- _THE TASKS_:
• a. Print the stretch from "Lagunas acknowledged Sanchez, but" through "the two statutes." in the passage on the Lagunas DUI murder appeal below, keeping every word unchanged.
• b. According to the passage on the Lagunas DUI murder appeal below, which two elements does gross vehicular manslaughter while intoxicated include that a murder conviction does not require?

* start TEXT SEGMENT *

Following Watson, courts sentencing DUI defendants routinely provide a “Watson advisement” or “Watson admonition” to the effect of, “Driving under the influence of alcohol is inherently dangerous to human life. If you continue to drive under the influence and someone is killed as a result, you may be charged with murder.” This advisement is designed to prevent defendants with prior DUI convictions from arguing that they lacked implied malice when they subsequently kill someone while again driving under the influence. While it is more common for a Watson murder to be charged against a defendant with a prior DUI, it is certainly not required. Even on a first offense, DUI driving is often found to be sufficient to sustain a murder charge when some or all of the following factors is present: (1) high BAC; (2) a pre-drinking intent to drive; (3) knowledge of the hazards of driving while intoxicated; and (4) highly dangerous driving. In Lagunas’ case, all four factors were present, making the sufficiency of the evidence challenge easy to resolve in the government’s favor.

Lagunas’ more interesting challenge was to the trial court’s failure to instruct the jury on gross vehicular manslaughter while intoxicated, a form of aggravated felony DUI. While a trial court is required to instruct on lesser included offenses, it is not required to instruct on lesser related offenses without the agreement of the prosecutor. The distinction turns on whether the elements sufficiently overlap such that a defendant could not legally commit the greater offense without also being guilty of the lesser offense. The California Supreme Court already decided this question in People v. Sanchez, a 2001 case, by noting that gross vehicular manslaughter while intoxicated includes two additional elements not required for a murder conviction, namely use of a vehicle and intoxication. The statutes are therefore related, but are not lesser and greater versions of one another.

Lagunas acknowledged Sanchez, but argued that the legislature must have intended vehicular manslaughter to be a lesser included offense of murder by the plain meaning of the word “manslaughter.” The Court of Appeals found no persuasive legislative history to suggest that the vehicular manslaughter statute was intended to operate as a lesser included offense of murder. To the contrary, Section 191.5 of the Penal Code, describing gross vehicular manslaughter, explicitly states that nothing in that section is to be construed as prohibiting a murder charge, citing Watson. The court also noted that in the two decades following Sanchez, the legislature apparently assented to its holding by taking no action to clarify or modify the relationship between the two statutes.

Lagunas finally argued that since courts are typically required to instruct on involuntary manslaughter, a homicide without malice, in a murder case, it would offend equal protection principles to treat vehicular manslaughter differently. The court rejected this argument because, even assuming the Watson murder defendants are treated differently than other murder defendants in this respect, that discriminatory treatment is rationally related to the state’s legitimate interest to impose harsh punishment and effect deterrence on individuals who drive while intoxicated.

In a footnote, the court rebuffed what appears to have been the real thrust of Lagunas’ frustration with the trial court. Lagunas argued that, “Criminal courts are not supposed to be gambling halls where juries are faced with all or nothing verdicts,” alleging that the prosecution “engineered an all or nothing case by only charging second degree murder, betting that no jury would let appellant walk free after causing the death of an innocent little girl.” The Court of Appeals replied that it did not take “a position on this oft-raised argument, but we are publishing this opinion to make clear that this argument is more properly directed to the Legislature.” In other words, if you don’t like it, call your congressperson.

* end TEXT SEGMENT *
* start AVAILABLE DATA *

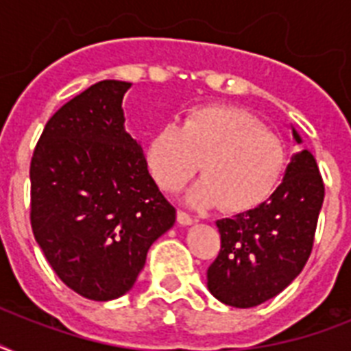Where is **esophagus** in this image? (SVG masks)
<instances>
[{"instance_id":"1","label":"esophagus","mask_w":351,"mask_h":351,"mask_svg":"<svg viewBox=\"0 0 351 351\" xmlns=\"http://www.w3.org/2000/svg\"><path fill=\"white\" fill-rule=\"evenodd\" d=\"M176 220H178V224L180 226H189V224H193V217L189 213H186V211H178V213H176Z\"/></svg>"}]
</instances>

* end AVAILABLE DATA *

- _SOLUTIONS IN ORDER_:
• a.
Lagunas acknowledged Sanchez, but argued that the legislature must have intended vehicular manslaughter to be a lesser included offense of murder by the plain meaning of the word “manslaughter.” The Court of Appeals found no persuasive legislative history to suggest that the vehicular manslaughter statute was intended to operate as a lesser included offense of murder. To the contrary, Section 191.5 of the Penal Code, describing gross vehicular manslaughter, explicitly states that nothing in that section is to be construed as prohibiting a murder charge, citing Watson. The court also noted that in the two decades following Sanchez, the legislature apparently assented to its holding by taking no action to clarify or modify the relationship between the two statutes.

• b. Use of a vehicle and intoxication.